Mais voilà, mes rêves de belles salles classiques tombèrent à l’eau en arrivant sur place. L’orchestre allait jouer dans la cour, pas dans la salle de bal avec ses tableaux ou dans la bibliothèque.

La photographie de spectacle en extérieur, ce n’est pas vraiment mon fort. Le bon côté, c’est que je disposais d’un laissé passer pour circuler librement à peu près partout, des terrasses jusqu’aux salles d’exposition. Et je vous assure, admirer la cathédrale de Strasbourg de nuit du haut de la terrasse du Palais Rohan, ça vaut le détour.
Il y avait cinq animations musicales au Palais Rohan. Un ensemble de cuivres sur la terrasse, l’orchestre dans la cour, un premier ensemble de musique de chambre dans la bibliothèque, un second à l’entrée du musée archéologique et une harpiste dans le salon de musique du musée des beaux-arts. Autant dire que lorsqu’un ensemble terminait de jouer, il fallait se dépêcher pour aller photographier le suivant.

Je suis habitué à photographier en salle avec des projecteurs, pas aux extérieurs en plein soleil, sauf lorsque je fais du paysage. Mes premières images n’ont pas donné grand-chose, mais vers 21h, lorsque le soleil s’est couché derrière la cathédrale, j’ai commencé à trouver mes marques.
Dans la cour, quatre projecteurs bleus léchaient la façade du Palais Rohan, deux rampes de lumières en terrasse arrosaient la cour, plusieurs lanternes éclairaient les portes et chacun des pupitre des musiciens disposaient d’un lampe LED. Cela suffisait amplement pour jouer avec les lumières et pour éclairer les visages. C’est là que j’ai commencé à réaliser des clichés intéressants.

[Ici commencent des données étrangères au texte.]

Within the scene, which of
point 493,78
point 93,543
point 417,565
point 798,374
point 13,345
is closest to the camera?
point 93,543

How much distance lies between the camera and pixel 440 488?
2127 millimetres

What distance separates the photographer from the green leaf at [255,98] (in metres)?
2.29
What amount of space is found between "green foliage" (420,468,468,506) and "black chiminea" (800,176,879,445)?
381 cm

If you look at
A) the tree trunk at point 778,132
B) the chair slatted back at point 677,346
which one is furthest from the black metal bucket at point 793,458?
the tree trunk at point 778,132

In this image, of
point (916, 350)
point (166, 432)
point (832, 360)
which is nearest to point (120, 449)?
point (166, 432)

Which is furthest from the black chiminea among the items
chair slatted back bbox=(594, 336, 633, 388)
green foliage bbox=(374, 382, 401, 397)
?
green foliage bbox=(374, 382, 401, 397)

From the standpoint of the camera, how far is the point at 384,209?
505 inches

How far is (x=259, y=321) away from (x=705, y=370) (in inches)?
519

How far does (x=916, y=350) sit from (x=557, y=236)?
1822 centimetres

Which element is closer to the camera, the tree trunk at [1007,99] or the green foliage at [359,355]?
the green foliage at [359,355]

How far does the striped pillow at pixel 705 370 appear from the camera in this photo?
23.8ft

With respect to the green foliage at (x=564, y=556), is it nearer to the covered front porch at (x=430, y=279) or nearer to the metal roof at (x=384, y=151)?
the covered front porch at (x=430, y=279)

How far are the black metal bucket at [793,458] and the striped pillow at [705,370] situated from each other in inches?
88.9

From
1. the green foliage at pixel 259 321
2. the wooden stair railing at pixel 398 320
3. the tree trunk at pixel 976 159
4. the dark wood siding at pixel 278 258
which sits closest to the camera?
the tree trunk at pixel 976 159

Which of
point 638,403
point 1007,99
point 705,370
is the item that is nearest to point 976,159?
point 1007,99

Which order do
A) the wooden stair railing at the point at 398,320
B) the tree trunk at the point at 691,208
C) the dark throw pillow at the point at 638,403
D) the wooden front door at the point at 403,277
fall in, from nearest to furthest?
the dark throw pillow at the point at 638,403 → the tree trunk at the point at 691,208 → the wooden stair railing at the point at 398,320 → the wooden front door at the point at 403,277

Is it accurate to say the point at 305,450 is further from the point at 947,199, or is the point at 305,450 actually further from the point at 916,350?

Les ensembles jouaient à plusieurs reprises dans la soirée, de 19h à 23h, tant et si bien que je savais à quoi m’attendre après un premier tour de chauffe et j’ai pu trouver les bons spots comme ce point de vue plongeant sur l’orchestre du haut de la terrasse.
Pour une fois j’ai principalement fais des plans de groupe plutôt que des portraits serrés sur les musiciens. Déjà je ne voulais pas gêner les artistes et les spectateurs en leur imposant ma silhouette dans le paysage, ensuite, je me connais, je me serais certainement concentré sur trois ou quatre personnes qui accrochent mieux l’objectif.
L’orchestre présentait au public venu nombreux, des extraits de son répertoire composé de tubes de musique classique. Un orchestre amateur certes mais formé de nombreux élèves du conservatoire qui possèdent déjà un niveau quasi professionnel. Il y avait également un quatuor qui jouait des musiques de films, hélas très mal placé, au bas des escaliers descendant au musée archéologique et face aux toilettes. Dans la bibliothèque du palais jouait un autre quatuor que je n’ai pas eu la chance d’écouter ni photographier, des musiciens aguerris comprenant la première violoniste de l’orchestre. Les cuivres, installés sur le toit sonnaient toutes les heures la marseillaise pour battre le rappel des visiteurs. Ils jouaient également d’autres pièces, mais difficile de les citer ici, je ne connais guère le répertoire des cuivres. Enfin il y avait cette jeune harpiste aussi talentueuse que timide qui livrait un délicieux récital de harpe dans le salon de musique. Les visiteurs, parcourant les salons du palais, s’arrêtaient tous, subjugués par la beauté de la musique et du lieu.

Je suis revenu à la maison vers 23h30 avec un peu plus de deux cents photos et une faim de loup (j’avais oublié de manger). Après un tri sévère, même s’il n’y a pas eu de déchet, je n’ai conservé que 33 images, le ratio habituel lors d’un concert.